Evaluation is crucial for retrieval augmented generation (RAG) pipelines as it ensures the accuracy and relevance of information retrieved as well as the generated content.
There are 3 components needed for evaluating the performance of a RAG pipeline:
- Data for testing.
- Automated metrics to measure performance of both the context retrieval and response generation.
- Human-like evaluation of the generated response from the end-to-end pipeline.

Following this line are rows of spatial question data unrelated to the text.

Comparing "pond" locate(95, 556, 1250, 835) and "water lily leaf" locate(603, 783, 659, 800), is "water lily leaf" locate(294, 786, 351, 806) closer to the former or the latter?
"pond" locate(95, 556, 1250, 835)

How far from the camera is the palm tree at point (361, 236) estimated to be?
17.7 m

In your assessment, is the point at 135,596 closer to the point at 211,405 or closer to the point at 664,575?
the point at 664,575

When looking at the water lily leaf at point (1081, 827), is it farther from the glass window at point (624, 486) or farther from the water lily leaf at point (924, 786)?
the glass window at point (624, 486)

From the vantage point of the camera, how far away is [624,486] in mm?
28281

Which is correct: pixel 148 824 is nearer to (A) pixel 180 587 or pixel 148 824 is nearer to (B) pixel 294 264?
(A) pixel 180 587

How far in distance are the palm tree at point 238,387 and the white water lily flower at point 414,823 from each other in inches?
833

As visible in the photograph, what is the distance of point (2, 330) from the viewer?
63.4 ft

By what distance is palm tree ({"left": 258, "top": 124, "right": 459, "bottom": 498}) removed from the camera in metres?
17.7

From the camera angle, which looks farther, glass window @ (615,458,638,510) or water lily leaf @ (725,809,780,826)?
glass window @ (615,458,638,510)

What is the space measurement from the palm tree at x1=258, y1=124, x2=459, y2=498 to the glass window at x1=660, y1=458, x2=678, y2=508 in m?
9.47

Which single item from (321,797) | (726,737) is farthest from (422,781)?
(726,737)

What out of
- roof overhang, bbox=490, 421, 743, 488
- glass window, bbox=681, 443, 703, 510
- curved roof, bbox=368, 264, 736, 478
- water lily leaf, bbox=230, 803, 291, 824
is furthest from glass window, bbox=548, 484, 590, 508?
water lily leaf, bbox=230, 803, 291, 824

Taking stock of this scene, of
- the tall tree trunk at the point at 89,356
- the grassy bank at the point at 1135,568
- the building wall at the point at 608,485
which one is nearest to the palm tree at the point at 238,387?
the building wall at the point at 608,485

⚠️ NOTE This tool provides a set of notebooks that show examples of how to address these requirements in an automated fashion for the default canonical developer rag example.
Using an existing knowledge base we can synthetically generate question|answer|context triplets using a LLM. This tool uses the Llama 2 70B model on Nvidia AI Playground for data generation.
RAGAS is an automated metrics tool for measuring performance of both the retriever and generator. We utilize the Nvidia AI Playground langchain wrapper to run RAGAS evaluation on our example RAG pipeline.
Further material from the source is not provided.